Figure 4. Dietary unsaturated fat increases the metabolism of HDL containing apoE.

(A and B) HDL containing apoE (E+) has a faster FCR than HDL lacking apoE (E–) on both high-fat and high-carbohydrate diets. (C and D) Dietary unsaturated fat increases the clearance rates of the larger sizes (α-1 and α-2) of E+. ApoA-I fractional catabolic (turnover) rates (FCRs) in pools/day are shown for each HDL subspecies during intake of 2 diets. Each data point is an individual study participant (n = 9 for all). Black bar = mean, error bars = SEM. LFD, low-fat diet; HFD, high-fat diet. P values were calculated using paired 2-tailed t test. Overall P value for comparison considering all sizes together is shown on each graph. (A) Comparison of apoA-I FCRs on subspecies of E+ or E– in the context of a high-fat diet. (B) Comparison of apoA-I FCRs on subspecies of E+ or E– in the context of a low-fat diet. (C) Comparison of apoA-I FCRs across 2 diets only among the subspecies of E+. (D) Comparison of apoA-I FCRs across 2 diets only among the subspecies of E–.

Figure 5. Dietary unsaturated fat increases the synthesis of HDL containing apoE.

Mean (n = 9) plasma apoA-I pool sizes and synthesis rates are shown in 4 sizes of HDL subspecies containing apoE (E+) or not containing apoE (E–), across 2 diets (HFD, high-fat diet; LFD, low-fat diet).
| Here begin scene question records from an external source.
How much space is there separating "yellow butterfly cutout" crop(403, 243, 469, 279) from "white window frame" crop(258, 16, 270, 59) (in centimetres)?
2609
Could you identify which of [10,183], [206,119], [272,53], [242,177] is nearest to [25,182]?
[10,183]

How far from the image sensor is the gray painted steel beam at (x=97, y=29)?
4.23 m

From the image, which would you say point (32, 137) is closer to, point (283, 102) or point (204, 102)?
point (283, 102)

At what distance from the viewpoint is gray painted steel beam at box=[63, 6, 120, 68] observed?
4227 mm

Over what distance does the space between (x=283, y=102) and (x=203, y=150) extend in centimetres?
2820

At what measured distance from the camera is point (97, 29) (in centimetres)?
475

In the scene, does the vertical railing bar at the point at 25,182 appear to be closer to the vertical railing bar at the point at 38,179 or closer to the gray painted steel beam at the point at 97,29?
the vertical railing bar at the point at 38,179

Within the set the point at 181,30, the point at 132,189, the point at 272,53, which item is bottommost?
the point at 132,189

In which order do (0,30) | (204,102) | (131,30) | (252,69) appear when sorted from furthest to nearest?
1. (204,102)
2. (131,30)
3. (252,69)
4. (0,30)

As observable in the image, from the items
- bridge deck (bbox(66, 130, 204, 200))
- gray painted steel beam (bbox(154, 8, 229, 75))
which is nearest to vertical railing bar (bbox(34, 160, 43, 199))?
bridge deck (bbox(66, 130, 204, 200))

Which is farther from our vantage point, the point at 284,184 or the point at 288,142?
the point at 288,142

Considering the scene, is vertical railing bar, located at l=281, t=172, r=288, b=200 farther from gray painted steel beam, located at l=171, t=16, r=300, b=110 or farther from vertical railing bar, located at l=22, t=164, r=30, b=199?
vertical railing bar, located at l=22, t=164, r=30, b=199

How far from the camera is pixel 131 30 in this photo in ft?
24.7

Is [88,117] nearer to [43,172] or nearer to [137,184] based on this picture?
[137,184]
Error bars = SEM. P values were calculated using paired 2-tailed t test. (A) Mean pool size of apoA-I (mg) and percentage of apoA-I on E+ HDL (numbers below bars). (B) Mean synthesis rate of apoA-I (mg/day) and percentage of apoA-I synthesized on E+ HDL per day (numbers below bars).

Figure 6. HDL containing apoE (E+): dietary unsaturated fat increases apoA-I flux through synthesis, size interconversion, and clearance pathways.

Individual values shown, with mean value (n = 9) in larger red circles and dotted red line. HFD, high-fat diet; LFD, low-fat diet. P values were calculated using paired 2-tailed t test. (A) Pathways from the source compartment to each HDL size, representing synthesis and secretion from the liver (or small intestine) and appearance in plasma. (B) Pathways between HDL sizes, representing HDL size expansion or contraction. The source size and destination size are indicated above each graph. (C) Clearance of apoA-I on each HDL size from plasma. Note that all of α-3 is converted to pre-β and is thus not directly cleared from plasma (see Figure 3, A and B).

Figure 7. Model of reverse cholesterol transport stimulated by dietary unsaturated fat (HFD) through HDL containing apoE.

In the left panel, HDL not containing apoE is secreted in all sizes by the liver, which is weakly stimulated by HFD (gray box with dashed up arrow). This HDL subspecies visits peripheral tissues (represented by the macrophage), where it may take up cholesterol but is insufficient to increase HDL to a larger size category. This HDL subspecies is cleared slowly by the liver with an average residence time of approximately 2.5 days, regardless of diet. In the right panel, the HFD significantly increases secretion of all sizes of HDL containing apoE (red box with bold red arrows). This HDL visits peripheral tissues, takes up cholesterol, and undergoes size expansion, which is stimulated by HFD. HFD significantly increases clearance of this subspecies as well as size contraction from α-3, representing lipid uptake and pre-β generation at the liver, reducing the residence time to approximately 9 hours (HFD) and 16 hours (low-fat diet, LFD). These actions together may represent enhanced reverse cholesterol transport (RCT) driven by high-unsaturated-fat diets.